I used the word bloated but really meant that it was written to fit
everything. Never heard of anyone acutally doing it, but Instances
could potenitally be extended and tailor fitted. It is quite the
static solution:
<<creates>>
[Instances]<#>------>[FastVector]<- - - - - -[ARFFReader]
FastVector actally loads all data to memory. It's pretty fast, but not
that optimal for all environments and data sets. I would rather see
file persistency combined with some transparent cache and index.
I think Ted hits the nail on the head when he write:
The way that Colt does (most of) this is to use a higher-order
API. Most
users I have talked to were completely confused by this. I think
the right
answer is to require a small set of primitives for each
implementation and
inherit nice API much like AbstractMap provides lots of sugar over
a spartan
Map implementation.
Wich is pretty much what I ment when I wrote:
We should talk about a unison data access API. No need for
something fancy or speedy from the start, a seekable record reader
might be enough for now.

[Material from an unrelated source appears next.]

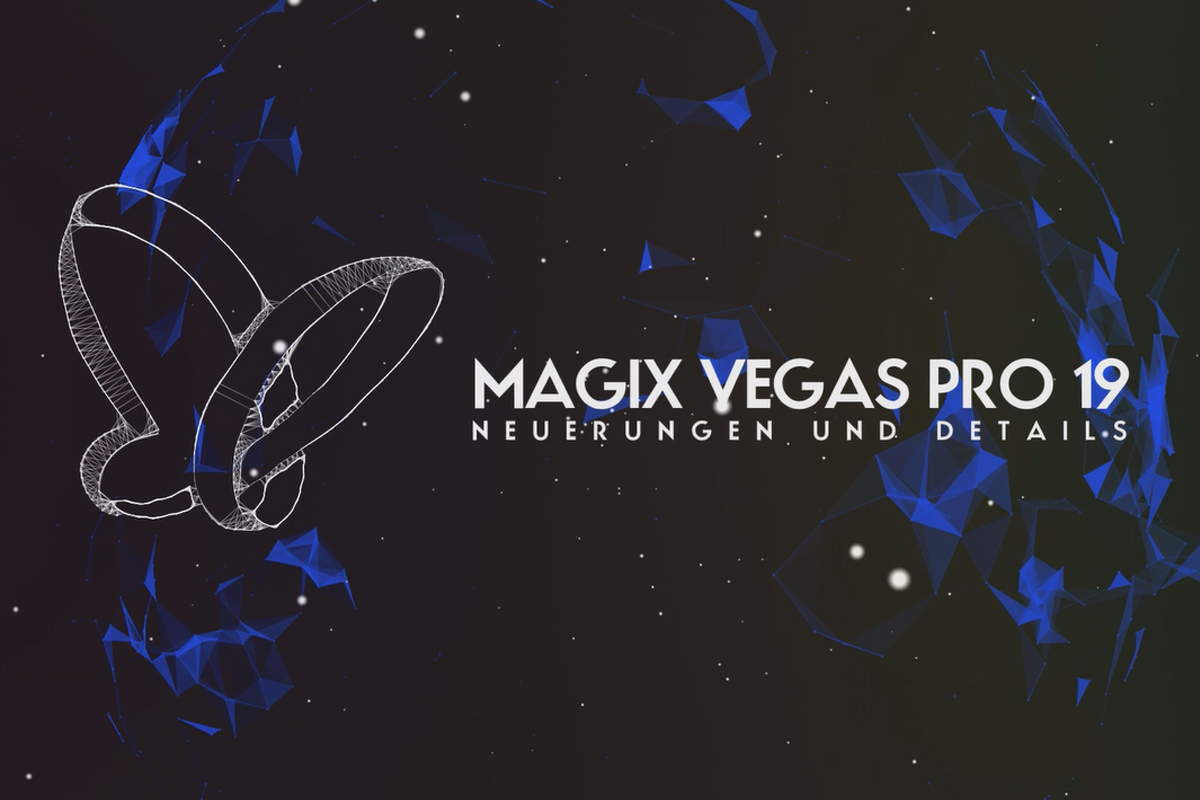 Neues in MAGIX VEGAS Pro 19: 14 |  Neuerungen und Details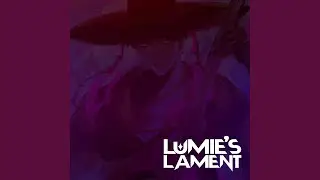 Lumie`s Lament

Lots of abstract layers to allow people
adding support methods and use of any data source with optional
levels of access optimization. An ARFF, an inverted index or what
ever fits best with the algortihm you are about to pass the data to.
In some cases a direct link to the data source can make sense. All I
need in for Baysian classification is the class feature frequency.
That could for instance be pulled straight out of a Lucene index
reader, like this: <http://issues.apache.org/jira/browse/LUCENE-1039>.
karl